In the third quarter of 2009, we have determined that the manufacturing capacity in our gas products line which we had planned to idle earlier this year will continue normal production as we will not transition to vendor sourced manufacturing.
Due to their nature, the carrying value of cash, receivables, and payables approximates fair value.
8. Derivatives
We use forward foreign currency exchange contracts to hedge specific or anticipated exposures relating to intercompany payments (primarily U.S. export sales to subsidiaries at pre-established U.S. dollar prices), intercompany loans and other specific and identified exposures. The terms of the forward foreign currency exchange contracts are matched to the underlying transaction being hedged, and are typically under one year. Because such contracts are directly associated with identified transactions, they are an effective hedge against fluctuations in the value of the foreign currency underlying the transaction.

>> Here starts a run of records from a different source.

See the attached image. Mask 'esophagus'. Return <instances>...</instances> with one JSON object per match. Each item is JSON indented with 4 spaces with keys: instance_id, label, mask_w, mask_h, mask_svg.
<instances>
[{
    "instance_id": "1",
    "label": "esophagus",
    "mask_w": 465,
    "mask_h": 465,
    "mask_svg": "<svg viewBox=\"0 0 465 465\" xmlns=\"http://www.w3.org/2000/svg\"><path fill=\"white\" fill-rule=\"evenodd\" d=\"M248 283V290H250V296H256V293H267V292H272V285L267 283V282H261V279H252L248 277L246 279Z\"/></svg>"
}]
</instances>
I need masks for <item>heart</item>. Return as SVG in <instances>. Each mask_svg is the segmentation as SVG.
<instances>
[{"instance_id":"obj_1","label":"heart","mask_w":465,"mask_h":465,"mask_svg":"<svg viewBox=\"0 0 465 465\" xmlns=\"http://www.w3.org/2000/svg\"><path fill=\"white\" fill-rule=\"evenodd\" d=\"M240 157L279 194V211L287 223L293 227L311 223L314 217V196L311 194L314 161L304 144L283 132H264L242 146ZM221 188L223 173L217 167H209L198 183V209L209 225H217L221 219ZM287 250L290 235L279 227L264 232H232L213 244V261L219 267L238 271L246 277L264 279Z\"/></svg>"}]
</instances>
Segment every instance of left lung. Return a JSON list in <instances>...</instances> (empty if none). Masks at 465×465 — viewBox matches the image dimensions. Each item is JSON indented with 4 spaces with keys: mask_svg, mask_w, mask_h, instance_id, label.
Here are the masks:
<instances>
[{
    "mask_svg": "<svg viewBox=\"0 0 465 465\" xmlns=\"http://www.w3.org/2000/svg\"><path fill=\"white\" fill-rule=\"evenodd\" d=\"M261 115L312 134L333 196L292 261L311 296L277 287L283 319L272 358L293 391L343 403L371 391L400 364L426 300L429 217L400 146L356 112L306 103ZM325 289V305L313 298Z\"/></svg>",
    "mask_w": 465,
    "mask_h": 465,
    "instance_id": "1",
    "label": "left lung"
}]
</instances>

Changes in the fair value of derivatives designated as fair-value hedges are recognized in earnings as an offset to the change in the fair values of the underlying exposures being hedged. The changes in fair value of derivatives that are designated as cash-flow hedges are deferred in accumulated other comprehensive income (loss) and are recognized in earnings as the underlying hedged transaction occurs. Any ineffectiveness is recognized in earnings immediately. We do not enter into derivative instruments for trading or speculative purposes and all of our derivatives were highly effective throughout the periods reported. At September 30, 2009, we did not have any cash flow hedges outstanding.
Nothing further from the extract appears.